Below is a set of records; restate each one word for word.

# start of Provided information

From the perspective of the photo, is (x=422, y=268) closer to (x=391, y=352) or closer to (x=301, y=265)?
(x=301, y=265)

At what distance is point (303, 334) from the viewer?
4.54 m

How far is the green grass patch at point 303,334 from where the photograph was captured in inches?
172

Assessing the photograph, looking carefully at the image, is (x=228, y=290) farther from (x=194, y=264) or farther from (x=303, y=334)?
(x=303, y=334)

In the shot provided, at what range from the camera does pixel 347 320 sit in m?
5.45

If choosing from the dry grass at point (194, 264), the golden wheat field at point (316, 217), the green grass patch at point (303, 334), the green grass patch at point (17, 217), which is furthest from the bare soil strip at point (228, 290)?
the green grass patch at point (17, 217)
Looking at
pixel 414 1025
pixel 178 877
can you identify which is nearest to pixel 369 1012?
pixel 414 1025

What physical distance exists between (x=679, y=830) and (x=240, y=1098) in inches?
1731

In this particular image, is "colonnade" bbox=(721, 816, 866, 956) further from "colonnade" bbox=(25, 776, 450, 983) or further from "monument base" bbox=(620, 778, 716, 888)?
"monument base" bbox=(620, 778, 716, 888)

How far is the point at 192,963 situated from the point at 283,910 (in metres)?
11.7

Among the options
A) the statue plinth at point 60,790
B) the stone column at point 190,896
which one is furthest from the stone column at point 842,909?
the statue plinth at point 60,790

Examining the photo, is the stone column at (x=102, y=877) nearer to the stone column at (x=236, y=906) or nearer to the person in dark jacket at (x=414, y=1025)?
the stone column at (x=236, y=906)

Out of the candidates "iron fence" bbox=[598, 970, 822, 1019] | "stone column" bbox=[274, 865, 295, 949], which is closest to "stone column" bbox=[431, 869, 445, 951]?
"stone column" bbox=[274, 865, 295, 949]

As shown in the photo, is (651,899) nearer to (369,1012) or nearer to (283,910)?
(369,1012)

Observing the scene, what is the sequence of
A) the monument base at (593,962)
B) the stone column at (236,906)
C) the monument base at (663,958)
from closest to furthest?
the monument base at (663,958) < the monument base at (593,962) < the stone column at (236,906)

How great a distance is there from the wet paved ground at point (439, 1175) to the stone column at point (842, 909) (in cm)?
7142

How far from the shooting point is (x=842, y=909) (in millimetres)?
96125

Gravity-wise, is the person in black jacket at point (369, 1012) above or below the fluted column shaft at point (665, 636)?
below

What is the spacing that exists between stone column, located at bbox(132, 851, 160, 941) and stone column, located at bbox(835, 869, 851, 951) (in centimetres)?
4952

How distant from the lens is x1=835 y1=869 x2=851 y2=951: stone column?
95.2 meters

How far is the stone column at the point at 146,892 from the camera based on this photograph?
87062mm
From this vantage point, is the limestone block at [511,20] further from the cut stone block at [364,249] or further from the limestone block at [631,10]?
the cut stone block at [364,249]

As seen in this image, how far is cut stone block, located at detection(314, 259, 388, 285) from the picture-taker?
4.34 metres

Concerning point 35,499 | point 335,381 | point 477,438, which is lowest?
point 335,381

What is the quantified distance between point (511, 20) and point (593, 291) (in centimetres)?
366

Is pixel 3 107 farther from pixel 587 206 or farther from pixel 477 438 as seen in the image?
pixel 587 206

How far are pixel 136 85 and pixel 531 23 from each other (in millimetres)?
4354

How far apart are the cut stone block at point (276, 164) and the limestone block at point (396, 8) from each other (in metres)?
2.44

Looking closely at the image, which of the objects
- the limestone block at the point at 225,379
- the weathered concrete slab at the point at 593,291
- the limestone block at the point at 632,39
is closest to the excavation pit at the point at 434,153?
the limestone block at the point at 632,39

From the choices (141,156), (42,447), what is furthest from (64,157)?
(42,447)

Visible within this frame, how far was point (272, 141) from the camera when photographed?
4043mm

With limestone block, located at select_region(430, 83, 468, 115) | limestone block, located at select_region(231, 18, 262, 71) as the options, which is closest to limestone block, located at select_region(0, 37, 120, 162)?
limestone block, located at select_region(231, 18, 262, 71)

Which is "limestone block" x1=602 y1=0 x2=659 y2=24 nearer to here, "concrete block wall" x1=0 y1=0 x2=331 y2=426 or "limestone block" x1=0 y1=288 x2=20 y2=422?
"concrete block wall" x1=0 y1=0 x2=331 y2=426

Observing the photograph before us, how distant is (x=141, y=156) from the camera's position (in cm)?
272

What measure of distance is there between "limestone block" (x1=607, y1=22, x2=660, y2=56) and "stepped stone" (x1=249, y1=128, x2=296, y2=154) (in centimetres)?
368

# end of Provided information

_Expected answer:_
From the perspective of the photo, is (x=422, y=268) closer to (x=391, y=352) or closer to (x=301, y=265)?
(x=301, y=265)

At what distance is point (303, 334) from the viewer?
4.54 m

How far is the green grass patch at point 303,334 from where the photograph was captured in inches?
172

Assessing the photograph, looking carefully at the image, is (x=228, y=290) farther from (x=194, y=264) or farther from (x=303, y=334)?
(x=303, y=334)

In the shot provided, at what range from the camera does pixel 347 320 sit in m?
5.45

If choosing from the dry grass at point (194, 264), the golden wheat field at point (316, 217), the green grass patch at point (303, 334), the green grass patch at point (17, 217), which is furthest from the bare soil strip at point (228, 290)?
the green grass patch at point (17, 217)
Looking at
pixel 414 1025
pixel 178 877
can you identify which is nearest to pixel 369 1012?
pixel 414 1025

What physical distance exists between (x=679, y=830) and (x=240, y=1098) in inches?
1731

In this particular image, is "colonnade" bbox=(721, 816, 866, 956) further from "colonnade" bbox=(25, 776, 450, 983) or further from "monument base" bbox=(620, 778, 716, 888)?
"monument base" bbox=(620, 778, 716, 888)

How far is the point at 192,963 situated from the point at 283,910 (in metres)?
11.7

Among the options
A) the statue plinth at point 60,790
B) the stone column at point 190,896
which one is furthest from the stone column at point 842,909?
the statue plinth at point 60,790

Examining the photo, is the stone column at (x=102, y=877) nearer to the stone column at (x=236, y=906) or nearer to the person in dark jacket at (x=414, y=1025)?
the stone column at (x=236, y=906)

Out of the candidates "iron fence" bbox=[598, 970, 822, 1019] | "stone column" bbox=[274, 865, 295, 949], which is closest to "stone column" bbox=[431, 869, 445, 951]?
"stone column" bbox=[274, 865, 295, 949]

As shown in the photo, is (651,899) nearer to (369,1012) or nearer to (283,910)?
(369,1012)

Observing the scene, what is the sequence of
A) the monument base at (593,962)
B) the stone column at (236,906)
C) the monument base at (663,958)
from closest to furthest?
the monument base at (663,958) < the monument base at (593,962) < the stone column at (236,906)

How great a distance is there from the wet paved ground at point (439, 1175) to the stone column at point (842, 909) (in cm)?
7142

How far from the shooting point is (x=842, y=909) (in millimetres)?
96125

Gravity-wise, is the person in black jacket at point (369, 1012) above or below the fluted column shaft at point (665, 636)?
below

What is the spacing that exists between stone column, located at bbox(132, 851, 160, 941) and stone column, located at bbox(835, 869, 851, 951) (in centimetres)?
4952

How distant from the lens is x1=835 y1=869 x2=851 y2=951: stone column?
95.2 meters

How far is the stone column at the point at 146,892 from the camera based on this photograph?
87062mm
From this vantage point, is the limestone block at [511,20] further from the cut stone block at [364,249] or further from the limestone block at [631,10]?
the cut stone block at [364,249]

As seen in this image, how far is cut stone block, located at detection(314, 259, 388, 285) from the picture-taker?
4.34 metres

Concerning point 35,499 | point 335,381 | point 477,438, which is lowest?
point 335,381

What is the quantified distance between point (511, 20) and point (593, 291) (in centimetres)?
366

Is pixel 3 107 farther from pixel 587 206 or farther from pixel 477 438 as seen in the image?
pixel 587 206

How far are pixel 136 85 and pixel 531 23 from each other (in millimetres)?
4354

How far apart are the cut stone block at point (276, 164) and the limestone block at point (396, 8) from each other (in metres)?
2.44

Looking closely at the image, which of the objects
- the limestone block at the point at 225,379
- the weathered concrete slab at the point at 593,291
- the limestone block at the point at 632,39
is closest to the excavation pit at the point at 434,153?
the limestone block at the point at 632,39

From the choices (141,156), (42,447), what is furthest from (64,157)?
(42,447)

Visible within this frame, how far was point (272, 141) from the camera when photographed?
4043mm

With limestone block, located at select_region(430, 83, 468, 115) | limestone block, located at select_region(231, 18, 262, 71) as the options, which is closest to limestone block, located at select_region(0, 37, 120, 162)?
limestone block, located at select_region(231, 18, 262, 71)

Which is "limestone block" x1=602 y1=0 x2=659 y2=24 nearer to here, "concrete block wall" x1=0 y1=0 x2=331 y2=426 or "limestone block" x1=0 y1=288 x2=20 y2=422?
"concrete block wall" x1=0 y1=0 x2=331 y2=426

Observing the photograph before us, how distant is (x=141, y=156) from the camera's position (in cm)?
272

What measure of distance is there between "limestone block" (x1=607, y1=22, x2=660, y2=56) and "stepped stone" (x1=249, y1=128, x2=296, y2=154) (in centimetres)?
368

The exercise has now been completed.